Talent is one thing, genius is another. But talent and a genius IQ won’t necessarily get you far if you don’t possess grit. According to the Merriam-Webster definition, grit is defined as “firmness of mind or spirit : unyielding courage in the face of hardship or danger.”

Turning the concept of grit outcomes into a mathematical equation:
“Talent × effort = skill. Skill × effort = achievement” (source: Angela Duckworth).

I just finished the New York Times bestseller Grit: The Power of Passion and Perseverance by psychologist Angela Duckworth. It’s a compilation of stories that share keen insights on what it takes to have a path towards outstanding achievement. She tells accounts of ‘grit paragons’ who broke the ceiling of what was expected of them, including national spelling bee champ Kerry Close, Cinnabon president Kat Cole, legendary 49ers QB Steve Young, Will Smith, and UK comedian Francesca Martinez.

One of the major takeaways of Duckworth’s book is her stance on education and parenting. As parents, we can be gritty role models for our children. If children fail at something, encourage them to get up and approach tasks with tenacity. If they lack goal-seeking focus, help them understand and aspire to long term goals. It’s OK to be demanding and to have high expectations, as long as its balanced with unconditional love and indefatigable support. I see nothing wrong with setting a high bar because I do so out of love and consideration for their bright future.

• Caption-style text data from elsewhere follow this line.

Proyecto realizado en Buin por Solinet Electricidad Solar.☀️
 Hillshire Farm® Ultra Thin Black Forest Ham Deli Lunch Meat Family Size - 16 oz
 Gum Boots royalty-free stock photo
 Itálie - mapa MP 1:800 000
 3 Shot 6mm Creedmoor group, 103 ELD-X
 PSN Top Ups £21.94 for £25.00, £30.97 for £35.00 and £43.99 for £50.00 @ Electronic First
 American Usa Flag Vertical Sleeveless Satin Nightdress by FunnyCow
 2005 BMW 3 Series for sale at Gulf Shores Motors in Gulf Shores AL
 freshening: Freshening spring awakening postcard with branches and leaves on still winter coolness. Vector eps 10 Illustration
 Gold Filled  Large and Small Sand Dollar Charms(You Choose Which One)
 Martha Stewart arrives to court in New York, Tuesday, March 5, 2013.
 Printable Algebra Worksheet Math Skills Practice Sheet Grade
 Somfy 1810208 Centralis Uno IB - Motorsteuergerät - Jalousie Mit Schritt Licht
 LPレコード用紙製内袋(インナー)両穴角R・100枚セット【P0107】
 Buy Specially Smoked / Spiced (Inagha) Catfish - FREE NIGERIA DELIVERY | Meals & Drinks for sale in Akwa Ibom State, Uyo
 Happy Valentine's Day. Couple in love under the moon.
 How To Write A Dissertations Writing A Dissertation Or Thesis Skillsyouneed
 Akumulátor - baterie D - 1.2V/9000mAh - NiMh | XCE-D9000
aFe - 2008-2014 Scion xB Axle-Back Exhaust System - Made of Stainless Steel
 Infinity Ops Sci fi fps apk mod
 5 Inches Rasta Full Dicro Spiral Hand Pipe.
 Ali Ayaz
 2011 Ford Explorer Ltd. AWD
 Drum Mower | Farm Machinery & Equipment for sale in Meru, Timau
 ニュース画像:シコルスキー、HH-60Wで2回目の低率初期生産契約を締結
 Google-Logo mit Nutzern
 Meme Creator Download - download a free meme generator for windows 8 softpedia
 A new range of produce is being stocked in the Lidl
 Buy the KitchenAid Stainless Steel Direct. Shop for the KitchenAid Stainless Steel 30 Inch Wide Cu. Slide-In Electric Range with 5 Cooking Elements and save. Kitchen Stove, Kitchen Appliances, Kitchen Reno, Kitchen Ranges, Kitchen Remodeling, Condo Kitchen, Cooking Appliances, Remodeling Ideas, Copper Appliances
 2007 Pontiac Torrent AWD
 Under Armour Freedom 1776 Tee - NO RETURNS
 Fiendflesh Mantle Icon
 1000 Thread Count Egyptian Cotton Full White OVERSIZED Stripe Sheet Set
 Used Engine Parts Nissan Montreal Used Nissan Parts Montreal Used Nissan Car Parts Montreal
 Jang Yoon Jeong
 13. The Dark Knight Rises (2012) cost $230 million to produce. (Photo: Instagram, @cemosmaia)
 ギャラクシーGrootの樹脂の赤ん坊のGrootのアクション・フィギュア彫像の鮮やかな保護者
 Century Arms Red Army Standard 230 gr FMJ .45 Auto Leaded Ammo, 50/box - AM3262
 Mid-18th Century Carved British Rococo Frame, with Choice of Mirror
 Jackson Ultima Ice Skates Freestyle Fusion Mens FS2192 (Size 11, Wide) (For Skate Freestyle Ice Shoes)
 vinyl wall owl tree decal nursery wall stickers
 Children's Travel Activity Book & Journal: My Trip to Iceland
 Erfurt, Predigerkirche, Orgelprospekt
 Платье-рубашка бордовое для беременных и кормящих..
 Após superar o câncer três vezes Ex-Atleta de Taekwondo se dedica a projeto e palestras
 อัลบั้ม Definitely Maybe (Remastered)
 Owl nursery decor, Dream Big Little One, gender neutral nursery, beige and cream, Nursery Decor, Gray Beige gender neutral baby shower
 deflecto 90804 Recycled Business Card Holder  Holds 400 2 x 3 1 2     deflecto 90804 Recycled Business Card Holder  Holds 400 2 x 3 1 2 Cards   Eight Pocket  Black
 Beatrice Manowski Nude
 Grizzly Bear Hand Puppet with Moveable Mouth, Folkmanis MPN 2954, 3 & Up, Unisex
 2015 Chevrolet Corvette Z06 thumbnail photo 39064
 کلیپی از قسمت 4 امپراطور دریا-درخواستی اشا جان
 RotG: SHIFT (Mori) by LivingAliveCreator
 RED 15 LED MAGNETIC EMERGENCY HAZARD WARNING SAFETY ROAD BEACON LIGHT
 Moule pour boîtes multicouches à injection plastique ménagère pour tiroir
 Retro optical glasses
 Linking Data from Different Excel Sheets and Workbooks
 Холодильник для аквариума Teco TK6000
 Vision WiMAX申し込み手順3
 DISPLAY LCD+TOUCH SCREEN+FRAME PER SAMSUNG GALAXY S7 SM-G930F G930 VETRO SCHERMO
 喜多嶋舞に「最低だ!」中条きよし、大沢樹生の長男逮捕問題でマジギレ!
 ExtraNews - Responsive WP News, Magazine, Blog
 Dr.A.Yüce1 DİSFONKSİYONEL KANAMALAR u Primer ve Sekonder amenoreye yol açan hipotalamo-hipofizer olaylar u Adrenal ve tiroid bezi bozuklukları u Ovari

I have had continuous lessons in grit, largely due in part to my own gritty parents. Under their wing, I was able to grow academically and I learned the value of tenacity. I’ve been knocked down, only to get back up, ready for the next round. When someone tells me I can’t do something (and I have heard this before in various contexts), I possess even greater resolve to persevere.  Because that’s what gritty people do.